Lancée en 2018, la plateforme CookWork propose aux propriétaires de cuisine de louer leurs espaces, lorsqu’ils ne sont pas utilisés.

Elodie Bouscarat avait déjà fondé Co-oking, qu’elle qualifie de “première cuisine partagée de Belgique“. C’est-à-dire un atelier de cuisine qui accueille des projets dans l’alimentation avec des indépendants dans le domaine. Comme “une sorte d’incubateur de projet, sans avoir de charge fixe“, explique-t-elle. En 2018, elle a lancé avec Karl Magnus la startup CookWork.

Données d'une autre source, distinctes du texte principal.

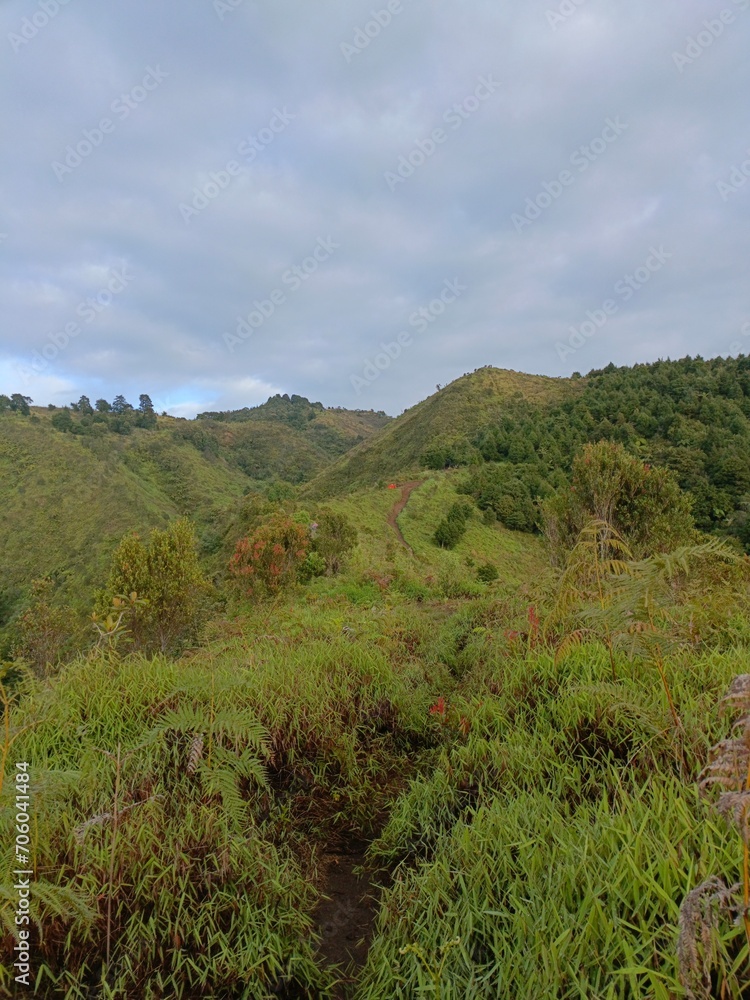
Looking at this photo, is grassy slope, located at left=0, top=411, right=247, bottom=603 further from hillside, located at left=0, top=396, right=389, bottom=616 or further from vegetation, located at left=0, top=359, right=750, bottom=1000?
vegetation, located at left=0, top=359, right=750, bottom=1000

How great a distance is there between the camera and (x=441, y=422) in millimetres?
62250

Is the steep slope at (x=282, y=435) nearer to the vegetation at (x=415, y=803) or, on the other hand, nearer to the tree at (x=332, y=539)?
the tree at (x=332, y=539)

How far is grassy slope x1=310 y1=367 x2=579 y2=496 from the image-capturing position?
57.5 meters

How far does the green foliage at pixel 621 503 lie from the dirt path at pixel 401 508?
11.9 meters

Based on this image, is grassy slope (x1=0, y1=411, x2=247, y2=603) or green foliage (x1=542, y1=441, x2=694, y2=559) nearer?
green foliage (x1=542, y1=441, x2=694, y2=559)

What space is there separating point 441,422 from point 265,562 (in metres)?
50.8

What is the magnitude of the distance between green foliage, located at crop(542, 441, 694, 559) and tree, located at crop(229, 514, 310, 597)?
7.58 metres

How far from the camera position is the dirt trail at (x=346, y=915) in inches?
82.0

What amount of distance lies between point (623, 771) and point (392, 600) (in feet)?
34.2

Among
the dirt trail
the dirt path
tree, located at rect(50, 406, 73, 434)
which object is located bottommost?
the dirt trail

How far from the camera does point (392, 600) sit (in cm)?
1281

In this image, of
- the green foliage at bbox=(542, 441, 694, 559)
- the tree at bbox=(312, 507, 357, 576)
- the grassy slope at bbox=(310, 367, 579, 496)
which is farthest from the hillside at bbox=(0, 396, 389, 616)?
the green foliage at bbox=(542, 441, 694, 559)

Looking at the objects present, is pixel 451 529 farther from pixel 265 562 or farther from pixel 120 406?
pixel 120 406

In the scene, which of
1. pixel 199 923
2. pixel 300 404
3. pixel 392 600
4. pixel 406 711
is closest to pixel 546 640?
pixel 406 711
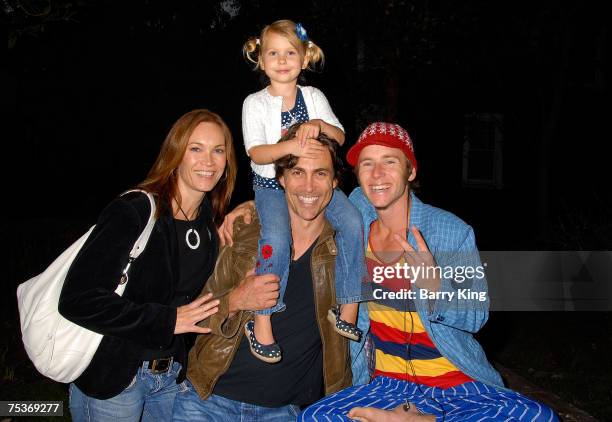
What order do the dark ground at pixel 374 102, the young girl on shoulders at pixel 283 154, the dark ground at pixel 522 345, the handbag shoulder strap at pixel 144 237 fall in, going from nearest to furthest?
the handbag shoulder strap at pixel 144 237 → the young girl on shoulders at pixel 283 154 → the dark ground at pixel 522 345 → the dark ground at pixel 374 102

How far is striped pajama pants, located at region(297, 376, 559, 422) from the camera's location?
9.52 feet

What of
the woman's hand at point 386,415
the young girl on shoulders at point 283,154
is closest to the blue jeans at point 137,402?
the young girl on shoulders at point 283,154

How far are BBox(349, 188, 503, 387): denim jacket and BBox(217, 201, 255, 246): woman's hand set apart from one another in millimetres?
1101

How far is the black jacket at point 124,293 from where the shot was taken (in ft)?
9.22

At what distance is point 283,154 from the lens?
3.48m

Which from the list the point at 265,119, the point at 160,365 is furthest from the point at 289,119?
the point at 160,365

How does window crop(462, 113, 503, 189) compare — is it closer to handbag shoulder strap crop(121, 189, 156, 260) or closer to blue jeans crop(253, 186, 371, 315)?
blue jeans crop(253, 186, 371, 315)

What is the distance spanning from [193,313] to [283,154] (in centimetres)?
111

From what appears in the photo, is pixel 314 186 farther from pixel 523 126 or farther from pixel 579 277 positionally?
pixel 523 126

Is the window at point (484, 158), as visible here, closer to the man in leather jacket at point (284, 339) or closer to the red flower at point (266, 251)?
Result: the man in leather jacket at point (284, 339)

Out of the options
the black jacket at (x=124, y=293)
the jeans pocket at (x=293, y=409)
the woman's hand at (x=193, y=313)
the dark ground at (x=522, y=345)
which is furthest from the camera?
the dark ground at (x=522, y=345)

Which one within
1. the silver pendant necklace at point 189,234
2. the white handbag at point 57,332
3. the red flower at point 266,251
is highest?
the silver pendant necklace at point 189,234

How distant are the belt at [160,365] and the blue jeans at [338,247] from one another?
0.61 m

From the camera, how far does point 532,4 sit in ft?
38.6
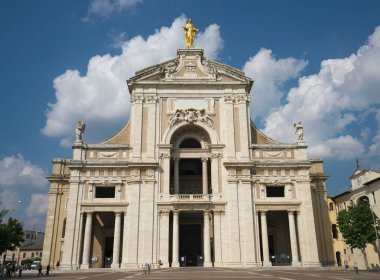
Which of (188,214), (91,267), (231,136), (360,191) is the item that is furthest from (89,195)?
(360,191)

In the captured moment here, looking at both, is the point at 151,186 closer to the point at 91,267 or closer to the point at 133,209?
the point at 133,209

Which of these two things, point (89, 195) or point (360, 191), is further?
point (360, 191)

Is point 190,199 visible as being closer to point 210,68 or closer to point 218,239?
point 218,239

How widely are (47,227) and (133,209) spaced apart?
12667 millimetres

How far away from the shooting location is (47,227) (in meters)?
44.8

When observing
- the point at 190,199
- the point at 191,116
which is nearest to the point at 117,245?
the point at 190,199

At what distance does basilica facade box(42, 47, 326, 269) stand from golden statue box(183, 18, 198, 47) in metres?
2.49

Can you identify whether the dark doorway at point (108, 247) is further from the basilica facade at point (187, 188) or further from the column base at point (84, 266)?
the column base at point (84, 266)

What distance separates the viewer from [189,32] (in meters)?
48.4

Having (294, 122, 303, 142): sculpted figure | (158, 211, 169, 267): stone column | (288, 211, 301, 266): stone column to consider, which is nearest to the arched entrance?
(158, 211, 169, 267): stone column

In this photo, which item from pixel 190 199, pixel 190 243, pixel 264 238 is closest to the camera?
pixel 264 238

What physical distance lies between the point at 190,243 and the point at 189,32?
1040 inches

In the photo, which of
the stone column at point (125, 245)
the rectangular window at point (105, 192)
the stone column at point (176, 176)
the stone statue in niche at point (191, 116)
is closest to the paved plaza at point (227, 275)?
the stone column at point (125, 245)

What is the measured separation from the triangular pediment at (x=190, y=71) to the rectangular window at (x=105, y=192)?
1292 centimetres
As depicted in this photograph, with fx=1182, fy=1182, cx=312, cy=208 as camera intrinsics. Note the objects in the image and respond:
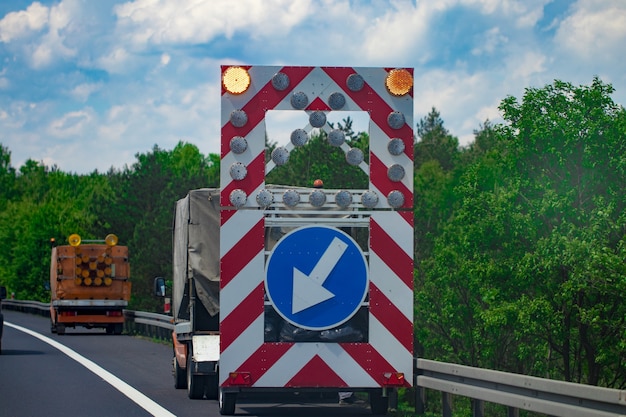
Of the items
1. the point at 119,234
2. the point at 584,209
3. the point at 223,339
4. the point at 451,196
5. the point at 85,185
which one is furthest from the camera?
the point at 85,185

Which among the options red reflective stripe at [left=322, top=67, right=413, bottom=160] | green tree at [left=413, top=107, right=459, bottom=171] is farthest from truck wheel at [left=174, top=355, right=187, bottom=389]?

Une plateforme comme un “Airbnb”

D’un côté la plateforme offre la possibilité aux restaurateurs d’optimiser leurs espaces en gagnant un peu plus d’argent, et de mieux gérer leurs charges. De l’autre, l’offre permet aux entrepreneurs d’avoir des espaces de production “à moindre coût, et à moindre prix“, précise Elodie Bouscarat.
Un calendrier en ligne est proposé, comme sur Airbnb. Les restaurateurs peuvent indiquer les créneaux de leurs choix. “Cela peut-être des créneaux réguliers, comme ça peut-être certains jours de la semaine, ou seulement le soir ou le matin, tout est en modulable en ligne sur la plateforme“, souligne l’entrepreneuse.

L’inscription est gratuite pour qui veut proposer son espace. Les prix sont fixés par les loueurs. Quant à CookWork, la startup prend une commission sur la location.

Lorsqu’on questionne Elodie Bouscarat sur la confiance que le restaurateur doit donner à la fois à CookWork et à l’indépendant qui loue l’espace, elle nous parle de clauses et de contexte. Il y a effectivement une caution de garantie en cas de dégâts sur le matériel ou d’un éventuel problème de nettoyage. L’entrepreneuse a conscience que tout le monde n’est pas prêt à laisser sa cuisine en “libre-service”. “Mais je pense qu’avec le Covid, ça engage pas mal de monde à réfléchir à des modèles alternatifs“, précise-t-elle.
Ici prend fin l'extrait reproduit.